→ **The problem**
Your task is to reproduce exactly the lines from the line with "How far away is the" through the end of the records below.

[begin Materials provided]

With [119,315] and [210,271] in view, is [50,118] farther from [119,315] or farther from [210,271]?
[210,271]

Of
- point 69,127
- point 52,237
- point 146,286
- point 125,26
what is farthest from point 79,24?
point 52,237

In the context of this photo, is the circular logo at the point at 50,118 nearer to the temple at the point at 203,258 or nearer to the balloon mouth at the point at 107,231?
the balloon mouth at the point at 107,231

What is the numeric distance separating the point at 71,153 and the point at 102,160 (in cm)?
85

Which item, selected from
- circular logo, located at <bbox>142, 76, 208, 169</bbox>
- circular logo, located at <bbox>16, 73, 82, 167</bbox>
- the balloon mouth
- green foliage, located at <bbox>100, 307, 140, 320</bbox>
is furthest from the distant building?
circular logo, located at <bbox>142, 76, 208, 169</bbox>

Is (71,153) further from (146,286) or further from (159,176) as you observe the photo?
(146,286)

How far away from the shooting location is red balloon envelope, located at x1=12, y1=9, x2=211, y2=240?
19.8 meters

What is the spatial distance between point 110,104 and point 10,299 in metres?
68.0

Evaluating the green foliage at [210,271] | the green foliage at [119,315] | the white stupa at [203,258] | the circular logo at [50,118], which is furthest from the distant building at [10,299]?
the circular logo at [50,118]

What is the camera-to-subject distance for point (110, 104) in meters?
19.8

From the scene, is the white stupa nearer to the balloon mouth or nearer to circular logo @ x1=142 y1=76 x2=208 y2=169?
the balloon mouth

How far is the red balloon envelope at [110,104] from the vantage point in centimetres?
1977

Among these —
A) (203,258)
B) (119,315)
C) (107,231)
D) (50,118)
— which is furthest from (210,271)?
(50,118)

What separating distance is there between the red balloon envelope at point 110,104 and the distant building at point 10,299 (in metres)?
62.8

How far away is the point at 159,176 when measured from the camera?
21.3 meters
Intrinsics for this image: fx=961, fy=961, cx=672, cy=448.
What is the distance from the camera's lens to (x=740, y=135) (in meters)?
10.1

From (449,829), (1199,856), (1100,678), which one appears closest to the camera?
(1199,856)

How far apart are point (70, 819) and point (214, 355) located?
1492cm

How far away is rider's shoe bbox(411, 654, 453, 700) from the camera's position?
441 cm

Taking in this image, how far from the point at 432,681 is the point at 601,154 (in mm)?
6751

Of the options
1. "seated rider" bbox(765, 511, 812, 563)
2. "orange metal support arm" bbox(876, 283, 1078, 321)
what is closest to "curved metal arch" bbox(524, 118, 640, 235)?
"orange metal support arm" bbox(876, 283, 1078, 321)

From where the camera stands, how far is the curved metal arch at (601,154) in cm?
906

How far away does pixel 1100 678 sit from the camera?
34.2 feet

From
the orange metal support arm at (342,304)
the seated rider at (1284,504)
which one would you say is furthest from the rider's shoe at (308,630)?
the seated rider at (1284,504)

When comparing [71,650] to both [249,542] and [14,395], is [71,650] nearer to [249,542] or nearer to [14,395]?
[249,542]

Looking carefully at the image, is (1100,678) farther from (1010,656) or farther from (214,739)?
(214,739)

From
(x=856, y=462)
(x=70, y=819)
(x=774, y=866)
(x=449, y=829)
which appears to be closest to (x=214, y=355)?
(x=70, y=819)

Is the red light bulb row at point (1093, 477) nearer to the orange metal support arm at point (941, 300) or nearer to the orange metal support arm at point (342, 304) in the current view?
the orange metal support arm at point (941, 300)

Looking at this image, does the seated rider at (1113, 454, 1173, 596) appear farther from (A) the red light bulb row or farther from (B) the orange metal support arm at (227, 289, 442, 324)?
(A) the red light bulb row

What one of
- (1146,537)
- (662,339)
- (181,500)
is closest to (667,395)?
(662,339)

[end Materials provided]

→ **The result**
How far away is the point at 159,176 when measured from the camera?
21.3 meters
Intrinsics for this image: fx=961, fy=961, cx=672, cy=448.
What is the distance from the camera's lens to (x=740, y=135) (in meters)?
10.1

From (449,829), (1199,856), (1100,678), which one appears closest to the camera?
(1199,856)

How far apart are point (70, 819) and point (214, 355) located?
1492cm

How far away is rider's shoe bbox(411, 654, 453, 700) from the camera's position?
441 cm

Taking in this image, how far from the point at 432,681 is the point at 601,154 (in mm)?
6751

Of the options
1. "seated rider" bbox(765, 511, 812, 563)
2. "orange metal support arm" bbox(876, 283, 1078, 321)
what is closest to "curved metal arch" bbox(524, 118, 640, 235)?
"orange metal support arm" bbox(876, 283, 1078, 321)

From where the camera stands, how far is the curved metal arch at (601,154) in cm?
906

How far away does pixel 1100 678 sit from the camera?
34.2 feet

From
the orange metal support arm at (342,304)
the seated rider at (1284,504)
which one would you say is furthest from the rider's shoe at (308,630)?
the seated rider at (1284,504)

When comparing [71,650] to both [249,542] and [14,395], is [71,650] nearer to [249,542] or nearer to [14,395]?
[249,542]

Looking carefully at the image, is (1100,678) farther from (1010,656) or farther from (214,739)?
(214,739)

From
(x=856, y=462)
(x=70, y=819)
(x=774, y=866)
(x=449, y=829)
which appears to be closest to (x=214, y=355)?
(x=70, y=819)

Is the red light bulb row at point (1093, 477) nearer to the orange metal support arm at point (941, 300) or nearer to the orange metal support arm at point (342, 304) in the current view?
the orange metal support arm at point (941, 300)

Looking at this image, does the seated rider at (1113, 454, 1173, 596) appear farther from (A) the red light bulb row or farther from (B) the orange metal support arm at (227, 289, 442, 324)?
(A) the red light bulb row

What one of
- (1146,537)
- (662,339)
- (181,500)
is closest to (667,395)?
(662,339)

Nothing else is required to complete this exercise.